EXERCISE DESCRIPTION:
Put everything from the line containing "What is the distance" down to the line containing "point 129,238, point", both included, into a Markdown table with the columns Number and Record line. Give each line its own row and leave out blank lines.

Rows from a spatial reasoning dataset
• • • •

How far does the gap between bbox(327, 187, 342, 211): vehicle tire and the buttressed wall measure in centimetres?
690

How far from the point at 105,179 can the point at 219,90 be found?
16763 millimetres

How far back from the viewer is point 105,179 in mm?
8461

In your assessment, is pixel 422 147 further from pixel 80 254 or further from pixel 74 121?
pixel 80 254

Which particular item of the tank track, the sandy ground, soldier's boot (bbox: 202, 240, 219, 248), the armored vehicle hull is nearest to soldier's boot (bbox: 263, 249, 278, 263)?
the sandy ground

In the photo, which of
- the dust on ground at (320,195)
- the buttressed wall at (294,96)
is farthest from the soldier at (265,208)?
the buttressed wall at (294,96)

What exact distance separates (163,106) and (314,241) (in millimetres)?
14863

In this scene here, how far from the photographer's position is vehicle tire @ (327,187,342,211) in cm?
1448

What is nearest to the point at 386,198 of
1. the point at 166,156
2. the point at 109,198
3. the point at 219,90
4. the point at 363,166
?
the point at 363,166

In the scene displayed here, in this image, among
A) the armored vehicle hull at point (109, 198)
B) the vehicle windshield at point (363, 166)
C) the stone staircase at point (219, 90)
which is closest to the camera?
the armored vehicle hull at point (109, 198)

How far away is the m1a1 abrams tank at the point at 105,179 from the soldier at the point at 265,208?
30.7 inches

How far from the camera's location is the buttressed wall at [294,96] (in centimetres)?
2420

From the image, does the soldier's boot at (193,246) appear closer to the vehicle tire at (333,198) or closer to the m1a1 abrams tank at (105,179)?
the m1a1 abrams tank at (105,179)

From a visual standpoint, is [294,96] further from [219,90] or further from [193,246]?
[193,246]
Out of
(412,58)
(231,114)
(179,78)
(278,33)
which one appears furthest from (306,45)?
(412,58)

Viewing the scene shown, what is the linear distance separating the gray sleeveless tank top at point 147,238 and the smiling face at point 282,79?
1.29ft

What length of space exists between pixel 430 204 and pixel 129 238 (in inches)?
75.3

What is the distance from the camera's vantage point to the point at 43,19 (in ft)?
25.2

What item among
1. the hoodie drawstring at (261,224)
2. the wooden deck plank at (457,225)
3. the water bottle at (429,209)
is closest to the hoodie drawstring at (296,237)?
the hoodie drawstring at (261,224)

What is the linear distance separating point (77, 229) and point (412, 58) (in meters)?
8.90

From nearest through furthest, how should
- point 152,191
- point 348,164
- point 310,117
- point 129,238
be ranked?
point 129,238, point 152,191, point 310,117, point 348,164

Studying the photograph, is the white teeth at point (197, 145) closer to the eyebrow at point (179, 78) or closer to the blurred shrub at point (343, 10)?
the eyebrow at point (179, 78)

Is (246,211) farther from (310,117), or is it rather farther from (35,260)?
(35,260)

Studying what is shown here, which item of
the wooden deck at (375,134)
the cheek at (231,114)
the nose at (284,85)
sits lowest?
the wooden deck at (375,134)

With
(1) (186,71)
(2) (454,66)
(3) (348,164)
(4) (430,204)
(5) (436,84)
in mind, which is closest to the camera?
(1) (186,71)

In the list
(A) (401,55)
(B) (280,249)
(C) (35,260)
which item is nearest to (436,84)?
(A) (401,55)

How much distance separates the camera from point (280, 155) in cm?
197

• • • •

THE RESULT:
| Number | Record line |
|---|---|
| 1 | What is the distance from the camera's vantage point to the point at 43,19 (in ft)? |
| 2 | 25.2 |
| 3 | What item among |
| 4 | 1. the hoodie drawstring at (261,224) |
| 5 | 2. the wooden deck plank at (457,225) |
| 6 | 3. the water bottle at (429,209) |
| 7 | is closest to the hoodie drawstring at (296,237)? |
| 8 | the hoodie drawstring at (261,224) |
| 9 | What is the linear distance separating point (77, 229) and point (412, 58) (in meters)? |
| 10 | 8.90 |
| 11 | From nearest through furthest, how should |
| 12 | - point 152,191 |
| 13 | - point 348,164 |
| 14 | - point 310,117 |
| 15 | - point 129,238 |
| 16 | be ranked? |
| 17 | point 129,238, point 152,191, point 310,117, point 348,164 |